Es evidente la predilección de la directora por Magalie Lépine, protagonista de tres de sus cuatro películas, incluyendo su debut, el mediometraje Alguien extraordinario (2013). Si me preguntan, Lépine resulta una mezcla fascinante entre la picardía de Adèle Exarchopoulos y la sensualidad de Eva Longoria. La actriz tiene algo en su mirada que atrapa: un poderoso anzuelo al que caemos rendidos tanto el público como su compañero de reparto Pierre-Yves Cardinal, el simple de Sylvain, de quien se enamora perdidamente pese a estar casada con Xavier, un intelectual tan aburrido y clasista como todos los amigos que viven en su misma burbuja.

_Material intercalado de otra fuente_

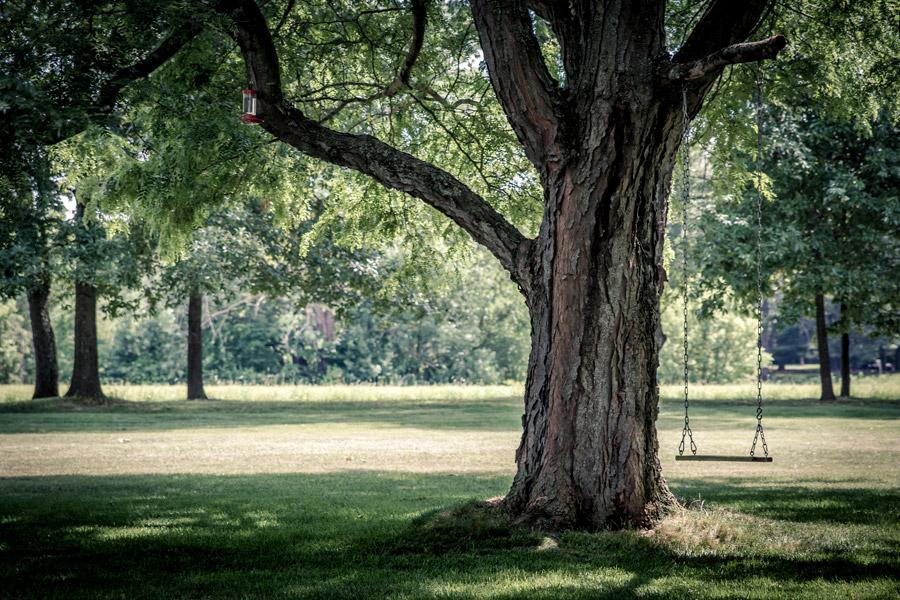 フリー写真 木の枝に吊り下げられたブランコ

Sophia acaba de comprarse un chalé en el campo junto a su marido. Ambos provienen de familias acomodadas, tienen trabajos relacionados con la cultura y mantienen conversaciones de lo más pedantes sobre temas como la moral. No tienen hijos y tampoco comparten habitación: parecen haber llegado a un acuerdo mutuo en el que el éxito profesional y la estabilidad personal prevalecen frente a cualquier tipo de intimidad compartida. Todo va sobre ruedas hasta que Sophia conoce a Sylvain, un doble candidato excelente: será quien les arregle todos los desperfectos de la nueva casa, pero también quien ofrezca a Sophia una vía de escape a su monótona y cuadriculada existencia. El flechazo es arrollador, inminente y de una fogosidad que hacía tiempo que no veíamos tan bien representada en pantalla. Sus cuerpos se buscan constantemente, como dos adolescentes que acaban de descubrir el placer por vez primera, que sienten un vacío existencial cuando no comparten espacio con la persona amada, que ni comen ni duermen por puro frenesí.

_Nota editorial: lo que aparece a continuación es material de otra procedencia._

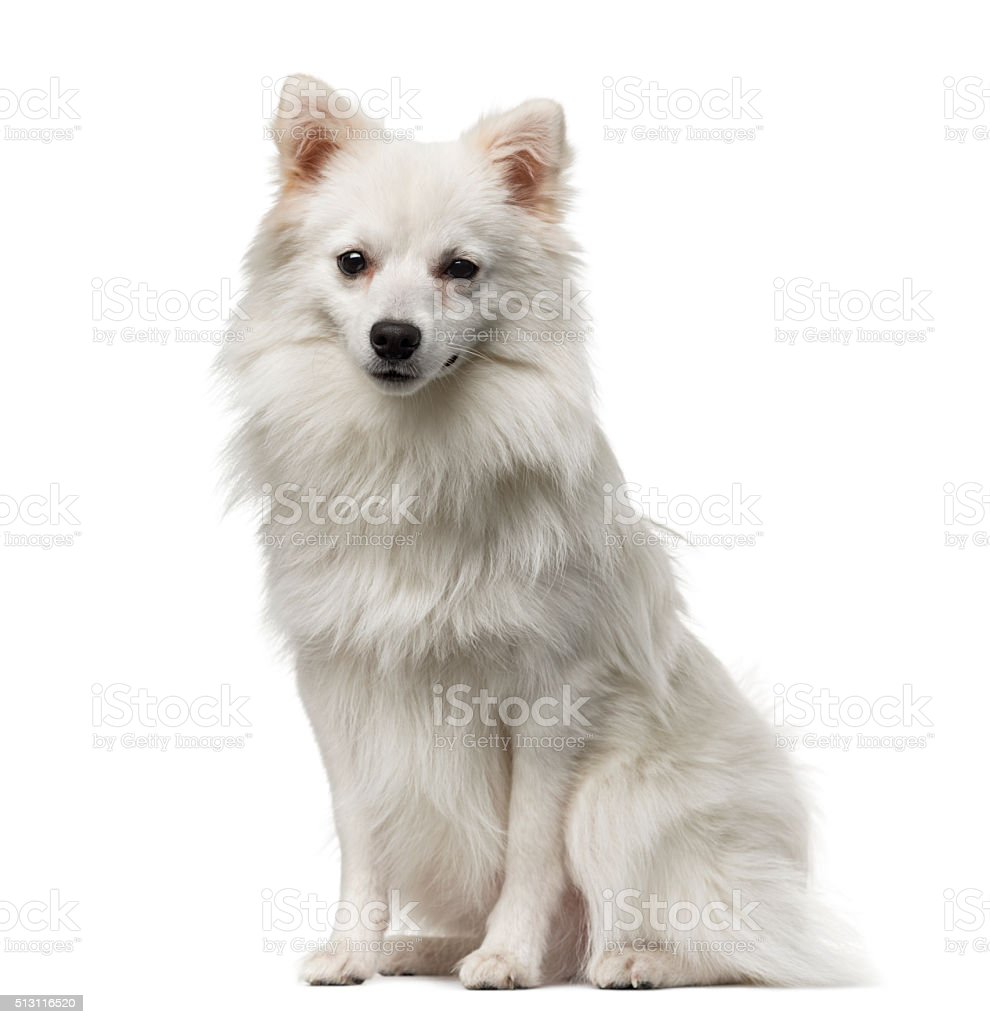 German Spitz (1 year old) stock photo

Después de un inicio desenfrenado, que propone una relación adúltera desde el goce y no desde la culpa, las inseguridades y las dudas empiezan a surgir. La película describe el choque cultural entre dos clases que raramente se entrecruzan sin entrar en disputa. Por un lado, Sophia pertenece a ese tipo de gente que sabe reconocer un buen vino a simple vista, mientras que Sylvain viene de una familia de clase trabajadora: su madre roza el alcoholismo y su cuñada es esteticién. Estamos ante el conflicto milenario de las relaciones interclasistas que ya propuso Lope de Vega en su famosa comedia El perro del hortelano (1618), y que Pilar Miró adaptaría en 1996. En este caso, un engañoso giro final hacía posible la relación entre Diana y Teodoro, pero aquí no hay ningún falso conde que se haga pasar por el padre del albañil, y deberá ser la propia Sophia quien revise su lista de prioridades vitales y escoja el camino que la lleve a la felicidad anhelada.

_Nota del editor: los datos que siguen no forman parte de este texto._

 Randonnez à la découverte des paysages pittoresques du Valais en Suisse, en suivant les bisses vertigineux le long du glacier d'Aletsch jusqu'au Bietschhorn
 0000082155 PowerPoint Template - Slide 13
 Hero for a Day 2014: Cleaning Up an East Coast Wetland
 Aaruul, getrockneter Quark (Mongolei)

Simple como Sylvain es pura distracción: el uso acelerado del montaje y una acumulación constante de zooms hacia sus personajes nos mantienen conectados en todo momento con lo que ocurre en pantalla. Existe cierto exceso de música, presente en la mayoría de escenas, así como una coreografía que no vemos, pero intuimos, una artificiosidad cinematográfica que optamos por abrazar desde el minuto uno, porque ¿a qué hemos venido al cine si no es a disfrutar? Detrás de toda esta parafernalia casi clásica, lo que nos ofrece Chokri es un relato sobre el descubrimiento del placer (y del amor) de una mujer de cuarenta años atrapada en un matrimonio insulso, y lo hace a través de una pieza construida al milímetro, sin margen de error. Una historia de enredos que cumple con creces sus expectativas: entretener a un público con ganas de pasar un buen rato.